Don't get us wrong, we love a good wedding tradition, but is it time for brides-to-be to consider keeping their names? As couples are getting married later in life, is changing your name after marriage too old-fashioned for a modern couple? About half of American women who participated in a study run by a Portland State University sociology professor disagreed—going so far as to agree that taking your husband's name should be mandatory, and enforced by law. Another 20 percent thought it was a good idea for women to keep their maiden names, even if they stopped short of making it a legal requirement. Brushing past the fact that this study might be flawed (the sample size was small), the maiden-name issue is deeply personal and extremely contentious to a lot of people. That should hardly be surprising since it’s about their very identity.
What is surprising (to a lot of career women, at least), is that we’re still having this debate, given how important people in both corporate and entrepreneurial settings consider their “brand.” We asked Kathy Caprino, a women’s career and personal development coach, as well as writer, to weigh in on the topic.
“I try to look at more than just the outcome, as in ‘Will it impact your brand?’,” says Caprino, “I ask people to take a step back and ask themselves, ‘Why would I want to change my name?’”
Caprino says that when she thought about it for herself, she decided it meant a lot more than simply a “number of letters.” To her, it was also about carrying on her father’s name, since her parents had no boys. “I didn’t want the name to die with him,” she says.
“I think it’s really important to understand what it really means to relinquish your name.

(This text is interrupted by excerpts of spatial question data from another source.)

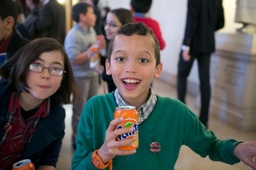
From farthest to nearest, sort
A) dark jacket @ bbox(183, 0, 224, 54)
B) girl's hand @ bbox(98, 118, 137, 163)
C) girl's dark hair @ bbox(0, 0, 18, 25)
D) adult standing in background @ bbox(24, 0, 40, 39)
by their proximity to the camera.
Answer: adult standing in background @ bbox(24, 0, 40, 39), dark jacket @ bbox(183, 0, 224, 54), girl's dark hair @ bbox(0, 0, 18, 25), girl's hand @ bbox(98, 118, 137, 163)

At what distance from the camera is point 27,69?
1.34 m

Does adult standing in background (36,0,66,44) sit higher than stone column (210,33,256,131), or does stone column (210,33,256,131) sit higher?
adult standing in background (36,0,66,44)

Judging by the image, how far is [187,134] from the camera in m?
1.13

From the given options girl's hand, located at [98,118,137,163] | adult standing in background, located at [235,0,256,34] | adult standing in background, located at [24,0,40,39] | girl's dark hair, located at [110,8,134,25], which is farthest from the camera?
adult standing in background, located at [24,0,40,39]

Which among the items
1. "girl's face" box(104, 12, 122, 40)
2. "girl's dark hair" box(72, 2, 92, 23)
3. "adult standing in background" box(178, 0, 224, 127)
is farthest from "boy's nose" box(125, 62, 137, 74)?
"adult standing in background" box(178, 0, 224, 127)

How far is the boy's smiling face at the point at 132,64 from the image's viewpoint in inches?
39.5

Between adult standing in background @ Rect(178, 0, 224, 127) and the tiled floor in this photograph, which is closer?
the tiled floor

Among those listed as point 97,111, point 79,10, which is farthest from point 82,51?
point 97,111

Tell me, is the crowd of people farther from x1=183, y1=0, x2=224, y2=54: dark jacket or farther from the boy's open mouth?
x1=183, y1=0, x2=224, y2=54: dark jacket

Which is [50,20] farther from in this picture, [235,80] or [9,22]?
[235,80]

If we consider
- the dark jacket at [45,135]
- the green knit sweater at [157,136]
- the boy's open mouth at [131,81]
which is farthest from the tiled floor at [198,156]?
the boy's open mouth at [131,81]

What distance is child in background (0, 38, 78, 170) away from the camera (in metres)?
1.34

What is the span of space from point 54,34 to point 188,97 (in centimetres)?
228

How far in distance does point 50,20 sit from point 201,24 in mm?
1689
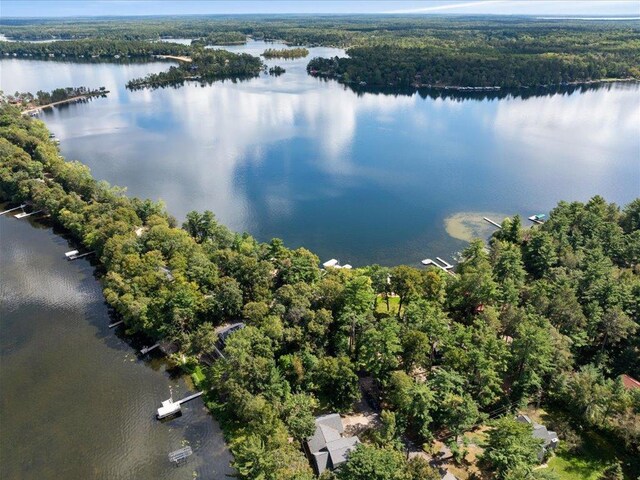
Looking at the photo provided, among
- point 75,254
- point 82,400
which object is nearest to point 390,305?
point 82,400

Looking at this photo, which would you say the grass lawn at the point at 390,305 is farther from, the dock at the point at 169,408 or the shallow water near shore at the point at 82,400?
the dock at the point at 169,408

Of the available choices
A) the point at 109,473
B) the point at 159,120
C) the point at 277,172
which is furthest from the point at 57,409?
the point at 159,120

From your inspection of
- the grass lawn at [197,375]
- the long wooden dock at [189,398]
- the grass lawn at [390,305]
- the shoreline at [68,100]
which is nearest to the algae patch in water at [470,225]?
the grass lawn at [390,305]

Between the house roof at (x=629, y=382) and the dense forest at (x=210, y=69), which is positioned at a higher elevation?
the dense forest at (x=210, y=69)

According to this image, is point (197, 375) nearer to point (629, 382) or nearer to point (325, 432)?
point (325, 432)

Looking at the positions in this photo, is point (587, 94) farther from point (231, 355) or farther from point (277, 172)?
point (231, 355)

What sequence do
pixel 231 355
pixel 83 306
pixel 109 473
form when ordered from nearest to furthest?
pixel 109 473 < pixel 231 355 < pixel 83 306

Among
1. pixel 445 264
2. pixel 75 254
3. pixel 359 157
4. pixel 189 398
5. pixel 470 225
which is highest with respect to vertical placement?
pixel 359 157
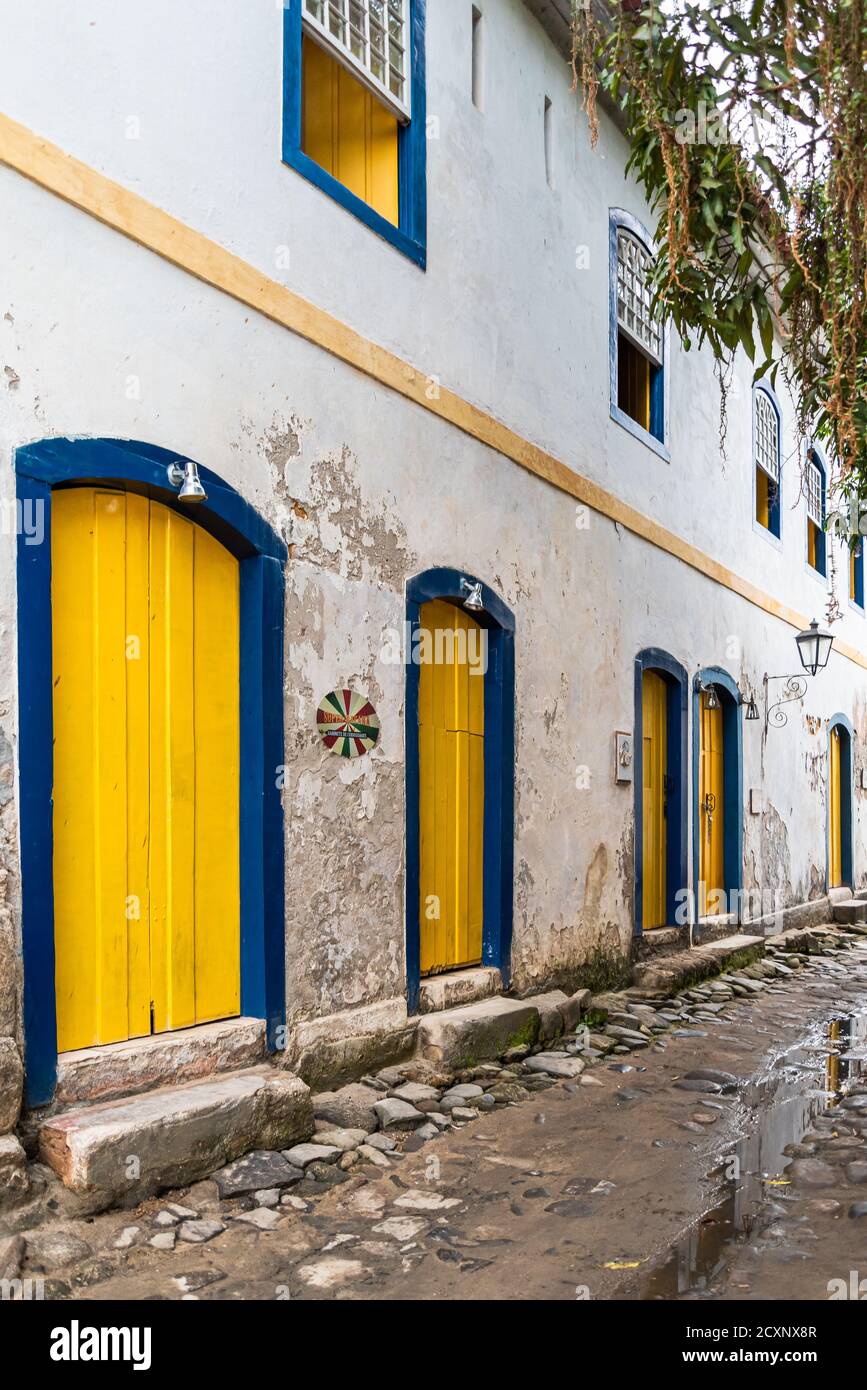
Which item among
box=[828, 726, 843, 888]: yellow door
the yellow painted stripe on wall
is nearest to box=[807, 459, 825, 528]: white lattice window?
box=[828, 726, 843, 888]: yellow door

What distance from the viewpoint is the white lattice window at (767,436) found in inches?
453

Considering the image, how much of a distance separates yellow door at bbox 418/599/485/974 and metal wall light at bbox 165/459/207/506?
1.92 m

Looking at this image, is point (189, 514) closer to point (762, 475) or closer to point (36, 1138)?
point (36, 1138)

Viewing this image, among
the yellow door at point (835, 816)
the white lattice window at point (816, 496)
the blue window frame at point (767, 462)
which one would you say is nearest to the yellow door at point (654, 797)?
the blue window frame at point (767, 462)

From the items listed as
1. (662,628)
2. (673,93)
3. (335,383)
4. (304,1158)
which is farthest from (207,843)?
(662,628)

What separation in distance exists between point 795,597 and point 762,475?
1513 mm

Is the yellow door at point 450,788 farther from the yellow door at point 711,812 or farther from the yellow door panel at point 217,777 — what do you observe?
the yellow door at point 711,812

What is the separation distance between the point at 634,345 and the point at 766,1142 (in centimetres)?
598

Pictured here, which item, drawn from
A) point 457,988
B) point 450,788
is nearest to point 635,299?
point 450,788

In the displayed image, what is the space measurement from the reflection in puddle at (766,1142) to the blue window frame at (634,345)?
14.3 feet

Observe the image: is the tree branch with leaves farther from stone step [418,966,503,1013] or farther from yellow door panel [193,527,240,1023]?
stone step [418,966,503,1013]

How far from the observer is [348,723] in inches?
197

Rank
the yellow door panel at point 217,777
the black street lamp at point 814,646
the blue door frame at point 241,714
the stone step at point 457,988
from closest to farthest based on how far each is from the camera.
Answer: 1. the blue door frame at point 241,714
2. the yellow door panel at point 217,777
3. the stone step at point 457,988
4. the black street lamp at point 814,646

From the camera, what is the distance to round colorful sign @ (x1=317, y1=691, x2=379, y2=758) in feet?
16.1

If you’re good about that and that’s what you believe, great, but you need to look at it very clearly. Don’t just go with the trend. Look at what it means for you.”
To Caprino, who married at 32, she also didn’t want to jeopardize the thousands of hours she spent building up her name in the corporate world.
It seems kind of like a no-brainer to many. So, why this backlash? Some people object to it because people hate hyphens, and other people worry about practicalities: banking, children’s passports, and cross-border travel. Most likely, though, the majority of people who object to women keeping their maiden names are probably motivated by the idea that taking your husband’s name is a symbolic gesture that will strengthen the marriage. There isn’t really a lot of evidence for that, though. In fact, Caprino, who also counsels people on relationship issues, thinks it shouldn’t make any difference.
“Strong marriages come from people being able to be who they really are,” she says, “Everyone needs to feel like they can be who they really are for a successful marriage and a successful career.” Simple enough.